Out of Sight report highlights levels of abuse and neglect
A new report published by Mencap and the Challenging Behaviour Foundation reveals the scale of the abuse and neglect of people with a learning disability at assessment and treatment centres like Winterbourne View.
‘Out of sight’ has been published by Mencap and The Challenging Behaviour Foundation. Since the Winterbourne View scandal, the two charities have received 260 reports from families who are concerned that loved ones with a learning disability are being neglected or abused in institutional-style care.
The joint report highlights a number of serious incidents reported by families, including physical assault, sexual abuse, withdrawal of food and water and the overuse of restraint by physical and medical means.
There are currently many hundreds of people with a learning disability living in institutions similar to Winterbourne View. In many cases, the units people live in are hundreds of miles from home, leaving them at particular risk of abuse and neglect.
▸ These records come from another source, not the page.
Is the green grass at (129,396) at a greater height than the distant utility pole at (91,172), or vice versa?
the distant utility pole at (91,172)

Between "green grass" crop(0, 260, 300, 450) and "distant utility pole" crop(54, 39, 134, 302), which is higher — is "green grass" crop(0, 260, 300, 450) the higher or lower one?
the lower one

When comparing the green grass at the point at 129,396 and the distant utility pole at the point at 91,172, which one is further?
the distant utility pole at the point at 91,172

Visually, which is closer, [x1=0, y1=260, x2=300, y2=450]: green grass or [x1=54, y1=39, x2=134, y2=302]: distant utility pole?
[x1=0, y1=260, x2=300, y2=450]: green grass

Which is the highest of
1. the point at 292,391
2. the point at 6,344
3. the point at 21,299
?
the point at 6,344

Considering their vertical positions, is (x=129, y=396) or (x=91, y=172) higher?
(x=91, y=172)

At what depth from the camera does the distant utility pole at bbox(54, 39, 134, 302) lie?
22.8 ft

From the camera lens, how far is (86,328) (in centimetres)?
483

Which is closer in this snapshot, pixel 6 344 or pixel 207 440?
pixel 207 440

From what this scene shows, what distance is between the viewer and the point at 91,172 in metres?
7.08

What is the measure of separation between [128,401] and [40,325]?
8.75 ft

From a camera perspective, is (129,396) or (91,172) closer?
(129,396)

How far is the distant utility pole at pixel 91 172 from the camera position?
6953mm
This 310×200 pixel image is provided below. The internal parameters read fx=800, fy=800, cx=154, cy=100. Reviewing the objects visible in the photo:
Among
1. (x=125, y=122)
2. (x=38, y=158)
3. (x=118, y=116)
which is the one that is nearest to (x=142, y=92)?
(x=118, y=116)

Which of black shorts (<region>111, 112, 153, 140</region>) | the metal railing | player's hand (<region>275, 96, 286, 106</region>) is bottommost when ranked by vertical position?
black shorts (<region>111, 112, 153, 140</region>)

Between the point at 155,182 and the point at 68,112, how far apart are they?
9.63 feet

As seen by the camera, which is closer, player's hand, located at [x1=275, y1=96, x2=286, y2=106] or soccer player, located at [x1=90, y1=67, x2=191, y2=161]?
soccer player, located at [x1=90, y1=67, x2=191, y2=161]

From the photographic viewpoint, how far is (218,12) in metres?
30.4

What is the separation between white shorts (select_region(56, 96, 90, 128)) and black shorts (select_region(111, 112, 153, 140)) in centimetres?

Although intended to provide short-tem specialist treatment, more than half of residents remain in assessment and treatment units for two years or more, and nearly a third stay for more than five years.
Mark Goldring, Mencap’s chief executive, said: “We fear that unless the government commits to a strong action plan to close large institutions and develop appropriate local services for people with a learning disability, there is a very real risk that another Winterbourne View will come to light.”
Together, Mencap and the Challenging Behaviour Foundation are calling on the government to urgently address the systemic failings in the care of people with a learning disability, by closing large institutions and developing appropriate local services.
The Care Quality Commission’s recent inspection programme of 145 hospitals and care homes for people with a learning disability revealed that half of services failed to meet essential care and safeguarding standards.